What is expected
Using the entries below, write out the line with "The Undaworld - Livin The Fast Life", the line with "Do-I-Need-Cancer-Heart-Attack-or-Stroke-Insurance", and every line in between, exactly as each is written.

Working data
══════════════════════════════
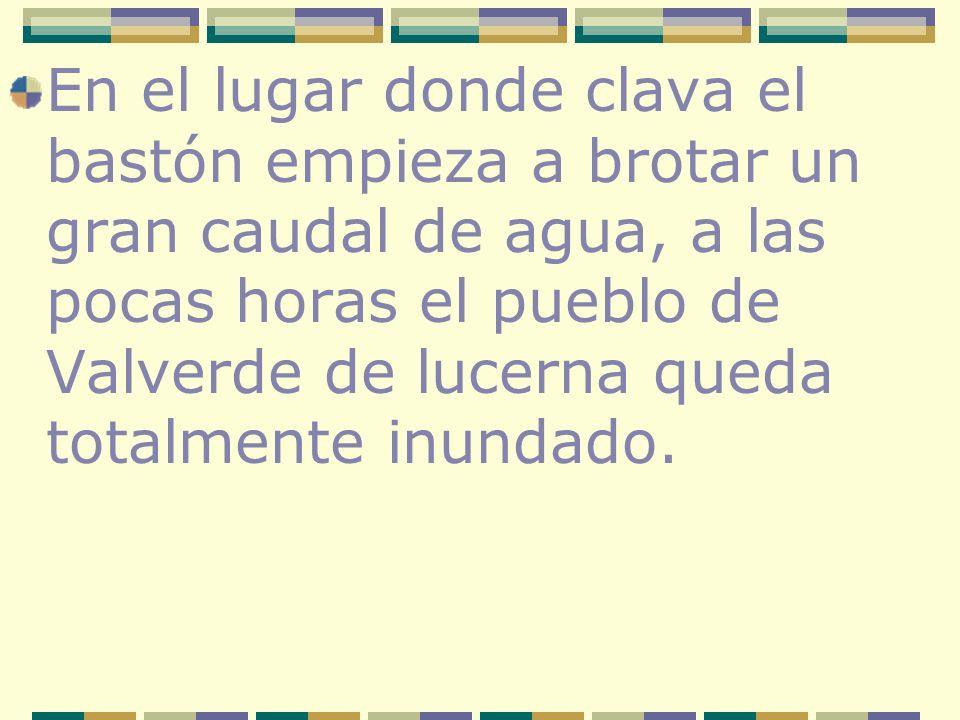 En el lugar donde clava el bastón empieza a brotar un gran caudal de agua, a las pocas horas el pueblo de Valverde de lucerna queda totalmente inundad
══════════════════════════════
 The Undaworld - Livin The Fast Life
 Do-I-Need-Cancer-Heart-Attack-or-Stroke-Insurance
══════════════════════════════
Expected answer
 The Undaworld - Livin The Fast Life
 Do-I-Need-Cancer-Heart-Attack-or-Stroke-Insurance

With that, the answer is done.